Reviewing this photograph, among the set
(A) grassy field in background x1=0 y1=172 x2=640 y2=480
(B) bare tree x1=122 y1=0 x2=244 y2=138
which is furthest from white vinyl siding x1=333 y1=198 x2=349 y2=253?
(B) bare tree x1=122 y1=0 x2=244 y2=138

═══

Update the items above by replacing "furthest" with "farthest" and leaving every other word unchanged.

Reviewing this photograph, among the set
(A) grassy field in background x1=0 y1=172 x2=640 y2=480
(B) bare tree x1=122 y1=0 x2=244 y2=138
which is farthest from white vinyl siding x1=333 y1=198 x2=349 y2=253?
(B) bare tree x1=122 y1=0 x2=244 y2=138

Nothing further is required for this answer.